§ **Travail à faire**:
[a] D'après l'article sur Sophie Malavoy, qu'est-ce qui l'a conduite à écrire le « Guide pratique de vulgarisation scientifique » ? Répondez en une à trois phrases.
[b] Dans les enregistrements, présentez sous forme de liste numérotée les lignes situées entre celle qui contient « Is shoulder patch, located » et celle qui contient « 972 millimetres », ces deux lignes comprises, en omettant les lignes vides.

§ **Extrait**:
<<<<
Sophie Malavoy: savoir vulgariser pour une plus grande portée!

Gabrielle Lebeau

Auteure et étudiante en psychologie, UQAM

Sophie Malavoy: savoir vulgariser pour une plus grande portée!

Gabrielle Lebeau

Auteure et étudiante en psychologie, UQAM

Pour la première édition de la revue La Fibre, madame Sophie Malavoy a accordé une entrevue afin de partager sa vision de la vulgarisation scientifique. Son témoignage précieux saura éclairer nos auteurs… et nos lecteurs!

Sciences 101 – Vulgarisation UQAM

Sophie Malavoy a travaillé 14 ans à l’Association francophone pour le savoir (ACFAS) : nous avons voulu en savoir plus …

« Je n’ai jamais étudié en communication et mon passage à l’ACFAS fut donc ma première expérience dans le domaine. J’avais auparavant été associée professionnelle de recherche à Polytechnique Montréal. Lorsqu’on m’a offert le poste à l’ACFAS, j’avais écrit très peu d’articles, bien que très intéressée par l’écriture »

Elle a tout appris là-bas auprès de son mentor Jean-Marc Gagnon : édition du magazine, édition des textes de chercheurs, édition savante des textes de journalistes. « On arrivait parfois à neuf versions des textes de chercheurs qu’il fallait réécrire ». C’est ce qui l’a menée à écrire le « Guide pratique de vulgarisation scientifique ».
>>>>
§ **Enregistrements fournis**:
<<<<
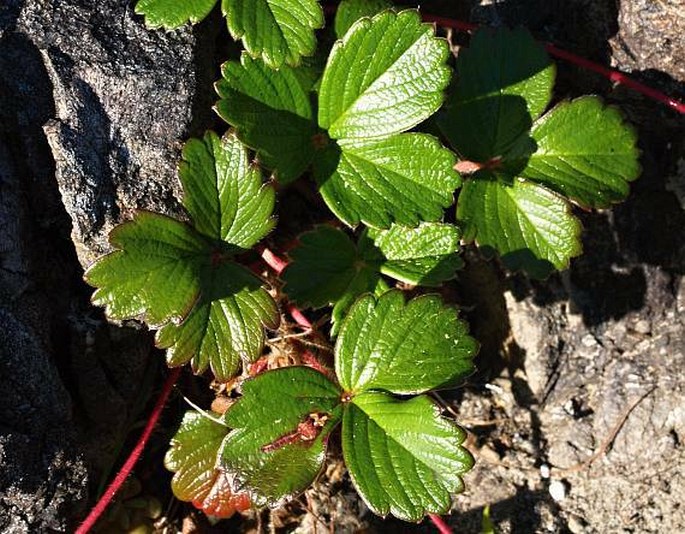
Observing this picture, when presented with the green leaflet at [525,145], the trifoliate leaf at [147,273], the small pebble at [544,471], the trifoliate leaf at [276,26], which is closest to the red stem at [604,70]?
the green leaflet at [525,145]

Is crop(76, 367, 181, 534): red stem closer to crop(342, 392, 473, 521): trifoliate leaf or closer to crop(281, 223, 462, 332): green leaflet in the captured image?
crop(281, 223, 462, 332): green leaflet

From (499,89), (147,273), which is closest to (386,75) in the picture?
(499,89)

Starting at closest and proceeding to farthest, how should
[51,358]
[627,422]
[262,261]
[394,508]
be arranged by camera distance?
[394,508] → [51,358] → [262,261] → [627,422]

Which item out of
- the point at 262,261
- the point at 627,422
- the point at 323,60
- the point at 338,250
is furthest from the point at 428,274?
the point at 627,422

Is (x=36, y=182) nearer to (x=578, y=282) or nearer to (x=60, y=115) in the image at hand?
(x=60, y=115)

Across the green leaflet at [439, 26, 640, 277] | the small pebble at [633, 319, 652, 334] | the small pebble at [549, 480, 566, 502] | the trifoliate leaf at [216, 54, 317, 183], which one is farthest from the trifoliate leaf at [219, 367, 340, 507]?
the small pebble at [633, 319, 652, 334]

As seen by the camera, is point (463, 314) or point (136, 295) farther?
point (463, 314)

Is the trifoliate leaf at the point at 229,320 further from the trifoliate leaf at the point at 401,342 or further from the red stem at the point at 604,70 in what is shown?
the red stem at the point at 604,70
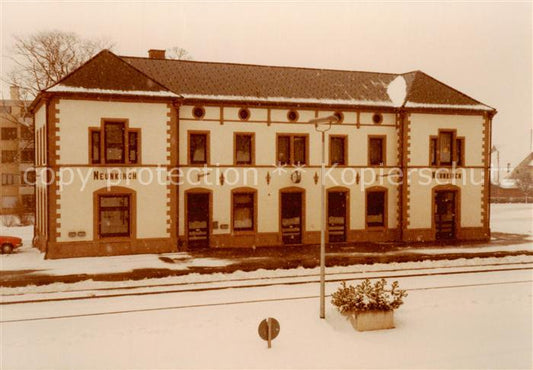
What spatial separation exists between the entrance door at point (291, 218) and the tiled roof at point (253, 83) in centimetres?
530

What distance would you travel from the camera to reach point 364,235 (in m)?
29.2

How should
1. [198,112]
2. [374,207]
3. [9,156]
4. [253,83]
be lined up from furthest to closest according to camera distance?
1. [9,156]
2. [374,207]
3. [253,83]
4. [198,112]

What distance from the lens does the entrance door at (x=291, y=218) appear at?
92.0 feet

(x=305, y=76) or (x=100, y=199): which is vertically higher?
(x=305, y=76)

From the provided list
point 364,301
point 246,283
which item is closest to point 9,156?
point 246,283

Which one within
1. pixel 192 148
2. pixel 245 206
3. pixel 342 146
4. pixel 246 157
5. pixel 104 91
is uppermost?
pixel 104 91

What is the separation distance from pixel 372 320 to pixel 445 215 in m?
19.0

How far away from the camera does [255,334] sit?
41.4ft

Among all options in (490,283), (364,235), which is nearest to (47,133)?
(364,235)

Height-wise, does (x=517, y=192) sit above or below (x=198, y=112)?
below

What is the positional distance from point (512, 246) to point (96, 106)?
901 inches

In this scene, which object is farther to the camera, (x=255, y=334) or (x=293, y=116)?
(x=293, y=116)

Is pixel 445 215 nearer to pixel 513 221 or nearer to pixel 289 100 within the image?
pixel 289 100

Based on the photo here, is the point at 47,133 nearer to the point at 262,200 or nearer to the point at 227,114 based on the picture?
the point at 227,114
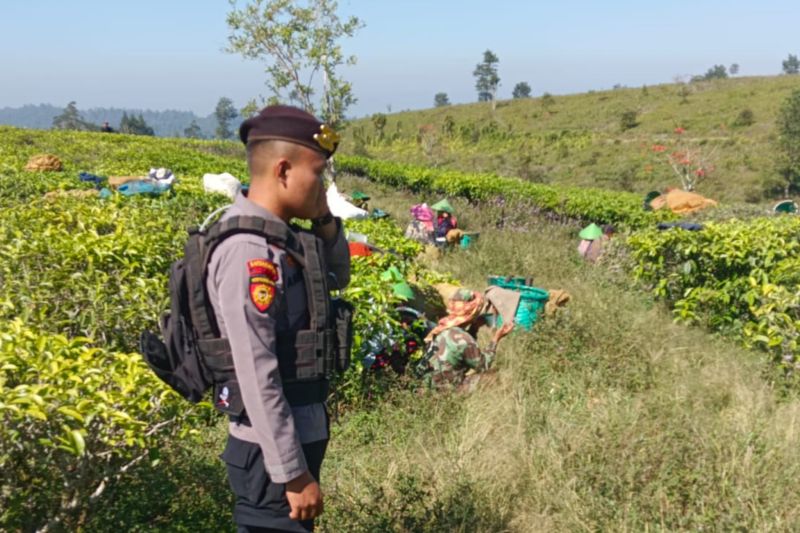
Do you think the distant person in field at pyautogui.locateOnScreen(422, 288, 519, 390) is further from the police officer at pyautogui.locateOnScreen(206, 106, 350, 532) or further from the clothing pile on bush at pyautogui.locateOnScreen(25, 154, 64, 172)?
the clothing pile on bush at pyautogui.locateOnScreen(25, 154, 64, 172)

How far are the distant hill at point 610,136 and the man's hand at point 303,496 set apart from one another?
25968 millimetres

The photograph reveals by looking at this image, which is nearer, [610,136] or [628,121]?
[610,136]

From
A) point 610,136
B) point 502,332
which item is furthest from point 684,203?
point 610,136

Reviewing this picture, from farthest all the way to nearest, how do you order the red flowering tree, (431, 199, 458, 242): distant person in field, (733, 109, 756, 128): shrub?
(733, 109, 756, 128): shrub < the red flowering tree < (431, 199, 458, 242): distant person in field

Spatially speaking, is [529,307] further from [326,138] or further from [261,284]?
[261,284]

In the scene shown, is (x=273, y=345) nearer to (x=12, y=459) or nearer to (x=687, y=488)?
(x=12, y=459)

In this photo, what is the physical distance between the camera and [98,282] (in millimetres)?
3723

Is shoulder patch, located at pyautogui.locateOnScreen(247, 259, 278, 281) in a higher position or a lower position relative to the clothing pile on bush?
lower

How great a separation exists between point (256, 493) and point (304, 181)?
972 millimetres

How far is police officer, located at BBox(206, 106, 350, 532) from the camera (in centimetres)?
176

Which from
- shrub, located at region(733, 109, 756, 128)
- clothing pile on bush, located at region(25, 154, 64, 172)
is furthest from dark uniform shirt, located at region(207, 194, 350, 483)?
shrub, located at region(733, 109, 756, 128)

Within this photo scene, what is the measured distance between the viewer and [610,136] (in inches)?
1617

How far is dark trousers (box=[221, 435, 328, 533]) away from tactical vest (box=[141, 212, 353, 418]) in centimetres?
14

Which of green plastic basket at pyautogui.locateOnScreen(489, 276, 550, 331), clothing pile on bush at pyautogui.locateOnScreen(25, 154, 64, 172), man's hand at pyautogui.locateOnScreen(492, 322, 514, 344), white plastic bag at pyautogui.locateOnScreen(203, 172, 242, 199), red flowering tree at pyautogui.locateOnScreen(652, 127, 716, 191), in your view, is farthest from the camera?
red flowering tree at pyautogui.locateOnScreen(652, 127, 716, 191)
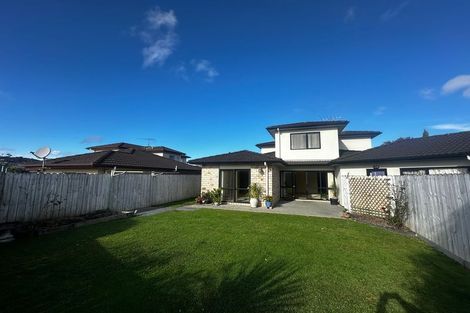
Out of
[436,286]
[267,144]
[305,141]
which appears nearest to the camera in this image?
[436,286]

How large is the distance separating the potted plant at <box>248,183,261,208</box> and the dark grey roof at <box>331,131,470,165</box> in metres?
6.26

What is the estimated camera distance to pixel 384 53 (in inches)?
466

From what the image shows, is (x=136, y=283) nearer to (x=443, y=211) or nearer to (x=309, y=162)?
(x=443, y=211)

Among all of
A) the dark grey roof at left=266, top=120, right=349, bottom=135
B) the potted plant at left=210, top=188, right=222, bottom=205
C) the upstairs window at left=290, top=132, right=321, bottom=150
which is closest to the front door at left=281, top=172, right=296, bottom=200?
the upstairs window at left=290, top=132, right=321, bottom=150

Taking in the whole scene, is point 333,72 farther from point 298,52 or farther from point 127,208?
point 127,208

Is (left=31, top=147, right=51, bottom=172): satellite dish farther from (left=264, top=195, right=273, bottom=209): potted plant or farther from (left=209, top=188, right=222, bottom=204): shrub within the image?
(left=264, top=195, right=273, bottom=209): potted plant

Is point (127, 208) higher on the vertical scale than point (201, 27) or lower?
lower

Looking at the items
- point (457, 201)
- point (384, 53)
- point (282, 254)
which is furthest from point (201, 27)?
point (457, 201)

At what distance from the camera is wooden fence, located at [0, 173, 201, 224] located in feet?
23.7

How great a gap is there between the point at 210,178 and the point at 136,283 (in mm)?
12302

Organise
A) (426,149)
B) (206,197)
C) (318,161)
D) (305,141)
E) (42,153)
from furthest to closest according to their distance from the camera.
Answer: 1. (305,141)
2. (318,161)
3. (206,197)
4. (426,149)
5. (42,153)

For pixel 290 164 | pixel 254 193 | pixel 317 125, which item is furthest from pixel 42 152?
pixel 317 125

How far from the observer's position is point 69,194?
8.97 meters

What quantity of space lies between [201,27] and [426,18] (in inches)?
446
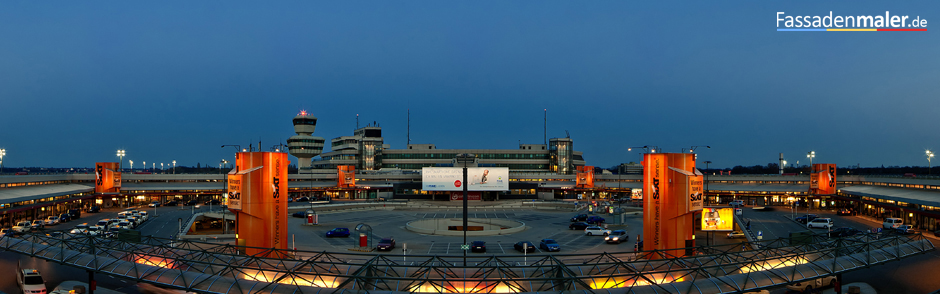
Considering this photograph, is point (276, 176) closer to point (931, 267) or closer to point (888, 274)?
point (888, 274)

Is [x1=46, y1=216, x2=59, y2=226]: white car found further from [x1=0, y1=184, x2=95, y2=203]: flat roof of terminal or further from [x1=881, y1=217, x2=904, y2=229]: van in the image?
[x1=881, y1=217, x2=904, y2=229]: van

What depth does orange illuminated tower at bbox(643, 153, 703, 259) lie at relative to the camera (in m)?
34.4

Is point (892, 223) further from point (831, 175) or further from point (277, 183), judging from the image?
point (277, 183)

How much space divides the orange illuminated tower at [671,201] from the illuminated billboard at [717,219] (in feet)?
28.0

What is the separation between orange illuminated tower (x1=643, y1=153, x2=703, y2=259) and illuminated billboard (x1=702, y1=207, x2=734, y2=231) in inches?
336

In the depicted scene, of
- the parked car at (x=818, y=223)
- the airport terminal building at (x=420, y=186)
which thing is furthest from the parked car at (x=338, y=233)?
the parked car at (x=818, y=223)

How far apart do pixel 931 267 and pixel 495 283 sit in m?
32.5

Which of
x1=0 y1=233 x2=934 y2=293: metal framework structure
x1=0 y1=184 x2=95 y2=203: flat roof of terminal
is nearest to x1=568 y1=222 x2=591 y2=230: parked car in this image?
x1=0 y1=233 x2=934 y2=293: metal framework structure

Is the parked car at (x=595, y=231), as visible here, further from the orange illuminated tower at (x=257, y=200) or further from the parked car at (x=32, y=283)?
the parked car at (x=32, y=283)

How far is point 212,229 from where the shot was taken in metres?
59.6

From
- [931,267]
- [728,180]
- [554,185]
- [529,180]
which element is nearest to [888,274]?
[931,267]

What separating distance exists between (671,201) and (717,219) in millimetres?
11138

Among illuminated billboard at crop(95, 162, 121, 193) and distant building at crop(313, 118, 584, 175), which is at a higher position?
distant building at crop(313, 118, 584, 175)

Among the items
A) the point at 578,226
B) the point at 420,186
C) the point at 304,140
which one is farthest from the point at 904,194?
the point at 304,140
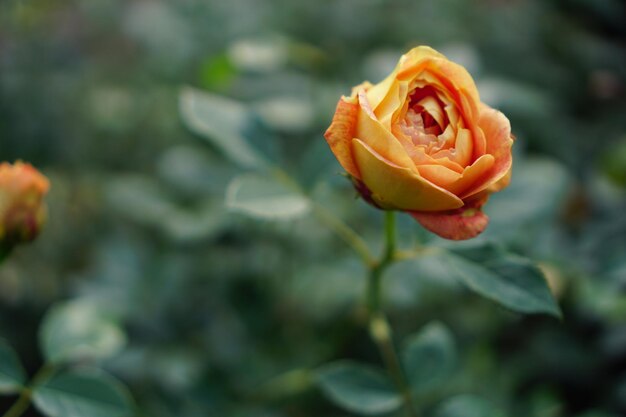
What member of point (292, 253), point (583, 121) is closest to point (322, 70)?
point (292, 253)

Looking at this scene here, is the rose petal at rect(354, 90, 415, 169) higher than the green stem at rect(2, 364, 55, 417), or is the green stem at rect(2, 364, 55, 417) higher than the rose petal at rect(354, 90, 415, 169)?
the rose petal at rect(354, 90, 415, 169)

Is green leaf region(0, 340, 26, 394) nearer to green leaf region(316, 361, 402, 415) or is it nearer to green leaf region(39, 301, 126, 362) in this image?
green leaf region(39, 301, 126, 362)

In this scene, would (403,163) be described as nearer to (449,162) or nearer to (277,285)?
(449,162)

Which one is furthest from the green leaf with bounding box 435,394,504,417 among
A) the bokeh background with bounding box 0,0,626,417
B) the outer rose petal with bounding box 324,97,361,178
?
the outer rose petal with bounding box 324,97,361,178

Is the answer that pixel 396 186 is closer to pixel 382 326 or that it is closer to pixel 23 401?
>>>>
§ **Solutions complètes**:
[a] C'est son travail d'édition à l'ACFAS, auprès de son mentor Jean-Marc Gagnon, qui l'y a menée. Les textes de chercheurs devaient être réécrits, parfois jusqu'à neuf versions.

[b]
1. Is shoulder patch, located at pyautogui.locateOnScreen(247, 259, 278, 281) in a higher position or a lower position relative to the clothing pile on bush?
2. lower
3. How great a separation exists between point (256, 493) and point (304, 181)?
4. 972 millimetres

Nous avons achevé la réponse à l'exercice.